Исусик бормотал, бормотал чуть слышно:
– По утрам надо выбираться из снов, выпутываться из рулонов расписанного причудливо шёлка, паутины воспоминаний, сотканных в неузнаваемый узор из далёких стран, кораблей, пахнущих шафраном и куркумой, портов, пропитанных запахом кофе, мочи и мускуса, солнечных отблесков на дугах старинных астролябий и пористых очертаний материков на картах цвета слоновой кости, где нанесены и пальмы, и названия причудливыми завитушками, и огромные шишковатые головы китов, больше похожих на доисторических чудищ с капризной верхней губой. Надо было связывать парашюты Волос Вероники и спускаться с карты звёздного неба по дороге, которая вязью струится из амфоры Водолея. Спускаться, пробуя ноги, которые за ночь разучились ходить – за ненадобностью. Тёмно-синий рытый бархат, травяной нефрит, золотые фениксы с глазами-точками, расширяющимися вглубь, в вечность, фениксы, хранящие от распада и разложения, забвения и людской злобы. Халцедон на рассвете, как только горизонт займётся молочнобелым, размалывали тяжёлыми каменными жерновами в невесомую пыль, всего горстка драгоценной пыли на рассвет, не больше, подмешивали в тугой, золотисто-хмельной мёд, чтобы пить за долголетие и прочную память, многодетных потомков и родовое дерево, не засыхающее на тысячелетия вперёд. Из раковин гигантской тридакны, грузной и неповоротливой, вытачивали гладкие белоснежные шарики. Чтобы класть их на живот и ждать, пока прибудет сила преодолеть все препятствия, потому что раковина тридакны – крепкий морской зуб, годный для того чтоб сделать из него острые ножи и крепкие монеты, не стирающиеся от времени.
Исусик бормотал:
– И дошёл Вилка до дерева со стволом, завязанным в узел, и понял, что это мятное дерево, то самое, что привело его сюда. И сел под деревом, скрестив ноги, и смотрел вдаль, опрокинувшись в себя, и пришли к нему змеи и львы, медведи и дикие собаки, чтобы увидеть под мятным деревом то, что увидел он. А люди не пришли, нет. Людям было неинтересно это – и босоногий путь, и дерево, завязанное в узел, и мятный запах, проникающий до нутра, потому что всё это было так просто и так обычно. А люди не любят всё простое и обычное. И к тебе они тоже не придут, нет, даже если и скажут, что придут.
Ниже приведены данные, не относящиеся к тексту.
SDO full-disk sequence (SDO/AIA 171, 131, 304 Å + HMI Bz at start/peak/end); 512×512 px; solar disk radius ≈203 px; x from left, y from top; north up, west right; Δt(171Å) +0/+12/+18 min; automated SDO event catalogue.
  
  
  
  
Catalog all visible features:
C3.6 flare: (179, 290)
Он сидел на широком подоконнике, скрестив ноги, и бормотал в темноту, будто бы слова эти его должны были пропитать и ночной воздух, и липовый дух, и всё, всё, до противоположного берега реки.
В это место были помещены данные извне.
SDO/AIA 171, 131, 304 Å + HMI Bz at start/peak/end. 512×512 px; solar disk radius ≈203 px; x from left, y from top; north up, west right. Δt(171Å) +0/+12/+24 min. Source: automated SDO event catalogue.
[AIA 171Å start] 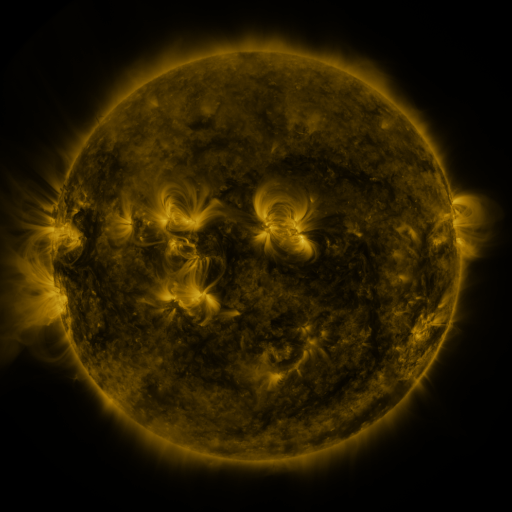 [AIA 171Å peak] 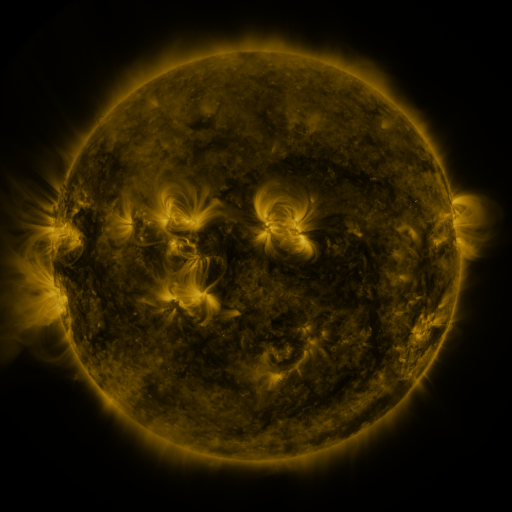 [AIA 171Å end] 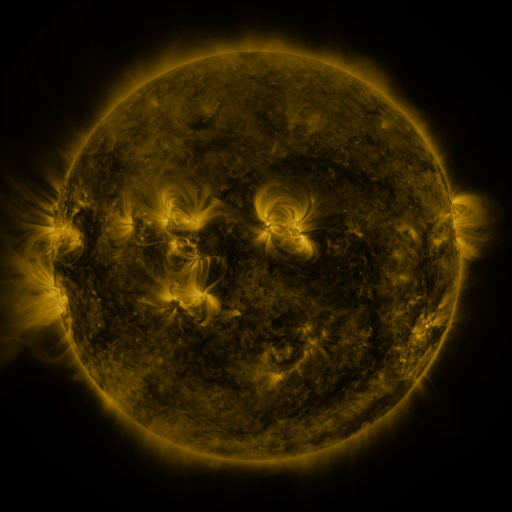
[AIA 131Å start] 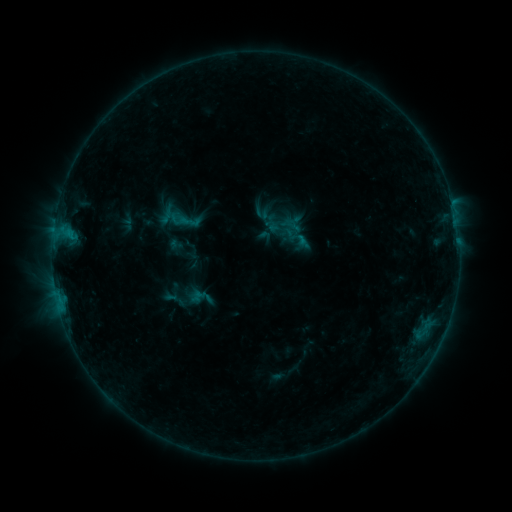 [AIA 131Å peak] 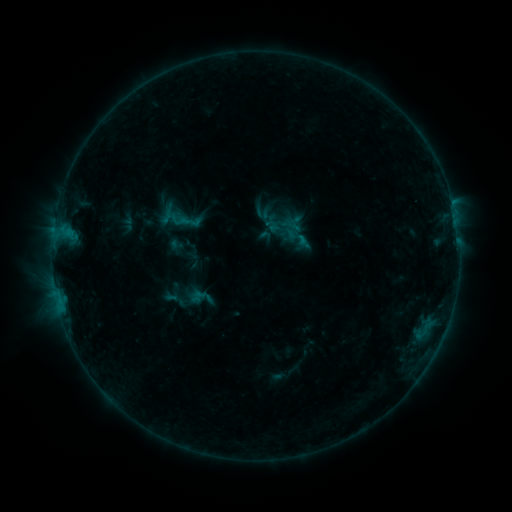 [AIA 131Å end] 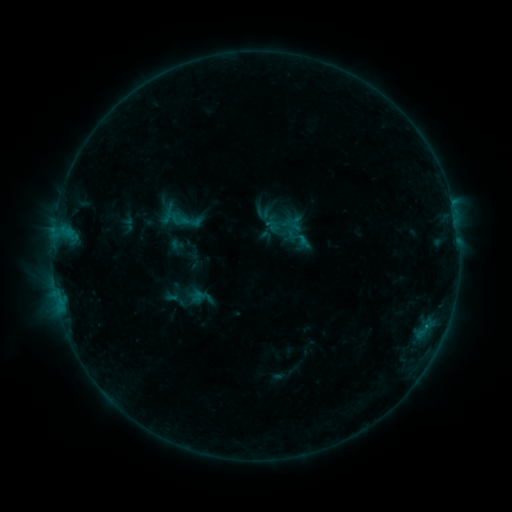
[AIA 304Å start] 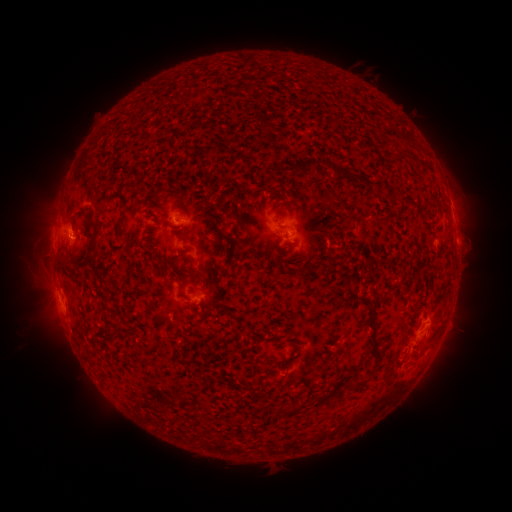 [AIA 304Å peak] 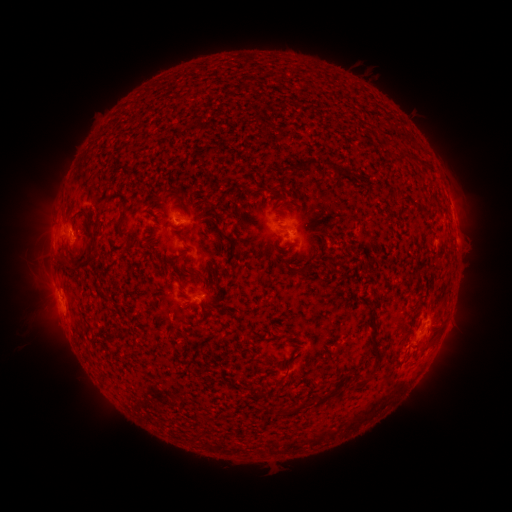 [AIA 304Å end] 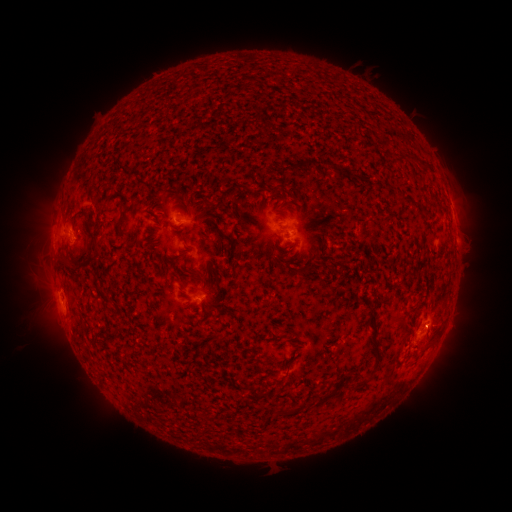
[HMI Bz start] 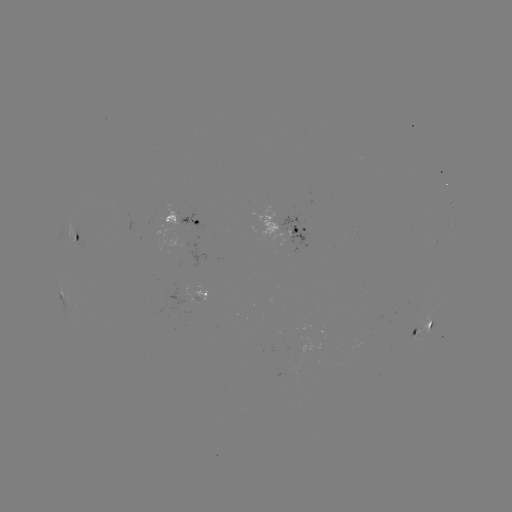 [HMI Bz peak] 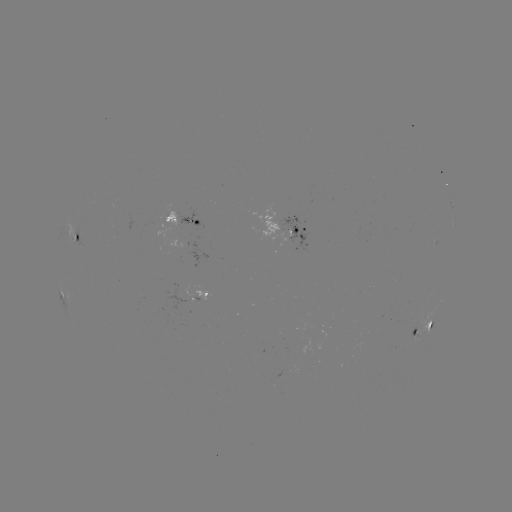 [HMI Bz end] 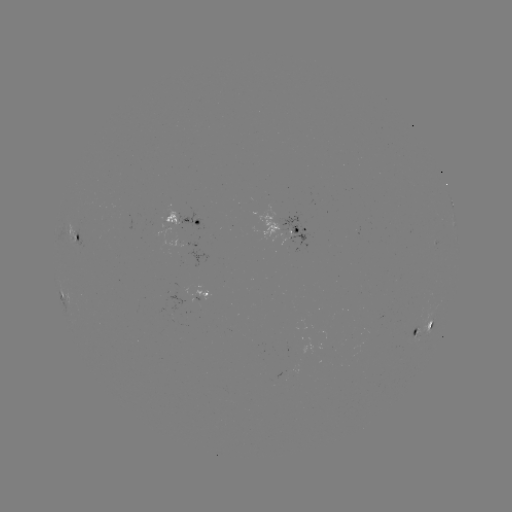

no classed flare was catalogued and no EUV brightening was flagged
Но воздух не пропитался ни запахом мяты, ни старыми историями – он вибрировал от того, что кто-то идёт сюда по ночному лесу. Или даже – бежит, спотыкаясь, задыхаясь, стараясь успеть.
– Вот ты где! – захлёбываясь словами, выпалил Фома. – Хорошо… что я тебя… нашёл.
– Я и не терялся, – улыбнулся тот.
– Послушай. Тебе надо сидеть тут и никуда не ходить завтра, понял?
Исусик смотрел куда-то поверх его головы и Фоме показалось, что он ничего не услышал.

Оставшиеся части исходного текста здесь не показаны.